Inovatif, Kreatif Atau Kejam?
Mungkin anda belum pernah mendengar mengenai masakan “udang mabok” yang kabarnya amat istimewa, karena anda tidak termasuk golongan eksklusif, alias “bukan sembarang orang”. Makanan ini rupanya dikhususkan untuk yang berkantong tebal, dengan rasa seni dan berselera tinggi, jika dengan memamerkan makanan (udang-udang) itu hidup-hidup di poci tembus pandang di atas meja makan berikut kompornya. Entahlah, siapa yang begitu kreatif sehingga memprakarsai gaya makan ini. Maksudnya menghidangkan udang segar alami, bukan segar disimpan di lemari es, sambil menikmati pemandangan udang-udang yang berenang itu. Apalagi jika dihiasi dengan beberapa batang selderi, akan terlihat seperti dalam akwarium benaran.
Jelas tidak sakit kok. Para penyantap sama sekali tidak merasa sakit sedikit pun, kecuali sedapnya hidangan. Lagi pula, tidak ada yang disebut hak-hak azasi persatwaan. Alangkah lucunya melihat mereka kelabakan dan mabok kepayang. Betapa sedapnya mereka direbus, entah dengan campuran arak apa, hidup-hidup dan pelan-pelan. Hanya Sang Pencipta tak tahan melihatnya, sehingga segera menghentikan penganiayaan itu dengan mengambil mereka kembali ke pangkuanNya.

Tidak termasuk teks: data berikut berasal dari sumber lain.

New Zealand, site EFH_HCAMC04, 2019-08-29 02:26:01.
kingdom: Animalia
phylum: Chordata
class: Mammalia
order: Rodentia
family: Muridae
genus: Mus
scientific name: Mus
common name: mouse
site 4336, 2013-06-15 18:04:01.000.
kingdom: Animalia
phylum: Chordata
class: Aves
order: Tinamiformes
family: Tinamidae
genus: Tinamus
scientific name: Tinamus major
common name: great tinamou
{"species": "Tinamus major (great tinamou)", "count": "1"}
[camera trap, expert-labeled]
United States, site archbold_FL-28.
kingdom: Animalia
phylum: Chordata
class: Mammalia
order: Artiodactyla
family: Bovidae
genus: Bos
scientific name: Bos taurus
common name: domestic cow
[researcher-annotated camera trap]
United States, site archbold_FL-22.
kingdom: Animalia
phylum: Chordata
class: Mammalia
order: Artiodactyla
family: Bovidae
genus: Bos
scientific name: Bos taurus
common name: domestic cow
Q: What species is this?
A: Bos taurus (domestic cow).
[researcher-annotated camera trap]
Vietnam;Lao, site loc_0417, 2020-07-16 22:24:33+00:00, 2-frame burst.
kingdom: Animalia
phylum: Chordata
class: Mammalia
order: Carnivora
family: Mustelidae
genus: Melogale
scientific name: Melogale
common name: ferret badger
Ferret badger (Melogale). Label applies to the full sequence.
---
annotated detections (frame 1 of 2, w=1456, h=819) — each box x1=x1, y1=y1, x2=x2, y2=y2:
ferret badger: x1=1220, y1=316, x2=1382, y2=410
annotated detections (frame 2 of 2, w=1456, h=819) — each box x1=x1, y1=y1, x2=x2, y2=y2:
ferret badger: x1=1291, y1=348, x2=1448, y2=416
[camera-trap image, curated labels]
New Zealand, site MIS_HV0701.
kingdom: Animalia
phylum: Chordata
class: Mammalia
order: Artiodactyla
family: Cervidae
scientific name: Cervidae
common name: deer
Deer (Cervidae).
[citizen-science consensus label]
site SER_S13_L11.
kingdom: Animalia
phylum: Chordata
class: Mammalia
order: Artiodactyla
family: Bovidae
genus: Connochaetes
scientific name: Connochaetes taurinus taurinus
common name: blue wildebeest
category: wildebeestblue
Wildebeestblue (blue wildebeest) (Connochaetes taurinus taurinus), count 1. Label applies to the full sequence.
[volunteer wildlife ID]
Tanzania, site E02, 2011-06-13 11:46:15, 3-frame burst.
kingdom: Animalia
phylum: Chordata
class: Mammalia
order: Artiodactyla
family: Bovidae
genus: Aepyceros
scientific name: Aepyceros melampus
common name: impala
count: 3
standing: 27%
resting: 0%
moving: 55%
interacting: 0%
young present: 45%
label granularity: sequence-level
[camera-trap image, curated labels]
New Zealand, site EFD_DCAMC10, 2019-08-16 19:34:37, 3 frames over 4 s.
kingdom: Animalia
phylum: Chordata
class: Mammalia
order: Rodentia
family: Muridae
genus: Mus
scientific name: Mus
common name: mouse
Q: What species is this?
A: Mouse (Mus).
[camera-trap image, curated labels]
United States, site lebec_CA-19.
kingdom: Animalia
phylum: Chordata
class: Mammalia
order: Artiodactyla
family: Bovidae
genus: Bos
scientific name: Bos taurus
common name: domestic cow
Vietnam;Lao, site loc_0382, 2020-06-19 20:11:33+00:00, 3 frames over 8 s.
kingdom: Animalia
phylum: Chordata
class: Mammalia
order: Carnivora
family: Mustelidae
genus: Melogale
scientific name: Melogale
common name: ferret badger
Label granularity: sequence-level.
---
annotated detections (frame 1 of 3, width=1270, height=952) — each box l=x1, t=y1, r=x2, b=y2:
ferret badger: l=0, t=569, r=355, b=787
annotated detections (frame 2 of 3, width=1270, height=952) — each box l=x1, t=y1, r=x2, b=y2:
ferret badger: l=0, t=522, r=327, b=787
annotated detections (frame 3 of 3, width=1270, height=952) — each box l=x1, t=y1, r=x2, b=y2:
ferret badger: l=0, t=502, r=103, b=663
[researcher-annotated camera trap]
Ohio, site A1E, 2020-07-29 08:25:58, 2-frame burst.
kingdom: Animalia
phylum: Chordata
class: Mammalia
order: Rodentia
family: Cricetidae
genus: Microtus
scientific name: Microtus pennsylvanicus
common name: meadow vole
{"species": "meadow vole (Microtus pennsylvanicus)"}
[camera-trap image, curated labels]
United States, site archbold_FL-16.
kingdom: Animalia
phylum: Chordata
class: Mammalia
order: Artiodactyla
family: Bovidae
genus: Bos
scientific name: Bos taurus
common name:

Entahlah, apa ini yang harus disebut inovatif atau kreatif, kalau saya menyebutnya kejam. Kalau saja orang bisa menciptakan suatu cara pembunuhan yang lebih beradab, entah dengan membius sang korban dulu.
Lain lagi pengesetan ular hidup-hidup dengan cara seperti orang melepaskan baju kaosnya hingga bagian dalamnya ada diluar. Entahlah untuk dimasak atau diminum darahnya. Tanpa suara mereka mengerang minta tolong, minta ampun atas “hukuman” itu, ini pun andaikan ada dosa, kesalahan atau pelanggaran yang dilakukan mereka. Cara pembunuhan lain yang sama kejamnya pernah ditayangkan TV dalam acara “Aneh Tapi Nyata”.
Orang berusaha menyenangkan para tamu; ikan-ikan dipamerkan di akwarium atau di dalam kolam, kepiting raksasa dipajang di terarium (akwarium tak berair). Bagaimana jika kita pajang kambing dan sapinya sekalian? Pengunjung tinggal memilih calon korbannya. Kebiasaan, lambat laun tokh menumpulkan, membius, mematikan perasaan orang.
Tetapi bagi orang yang tahu memelihara ikan, pernah merasakan denyut, manis, lembut dan hangatnya anak kucing, anjing atau kelinci, melihat mereka bagai tawanan yang tak berdaya, tanpa mengetahui vonis akan dimasak, disatai, disantap, tanpa bisa protes, naik banding dan memandang anda dengan mata yang beriba-iba, hanya orang terbuat dari batu atau kayu saja yang tak akan tergugah.
Wahai manusia, engkaukah makhluk ciptaan Tuhan yang teramat mulia?